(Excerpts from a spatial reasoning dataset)
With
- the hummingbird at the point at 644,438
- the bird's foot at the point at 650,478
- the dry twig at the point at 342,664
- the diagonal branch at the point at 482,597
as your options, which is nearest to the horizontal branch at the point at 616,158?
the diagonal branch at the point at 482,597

The task: Express the records above as a JSON list of strings, one string per line, leaving out any blank lines.

Exercise answer:
[
  "With",
  "- the hummingbird at the point at 644,438",
  "- the bird's foot at the point at 650,478",
  "- the dry twig at the point at 342,664",
  "- the diagonal branch at the point at 482,597",
  "as your options, which is nearest to the horizontal branch at the point at 616,158?",
  "the diagonal branch at the point at 482,597"
]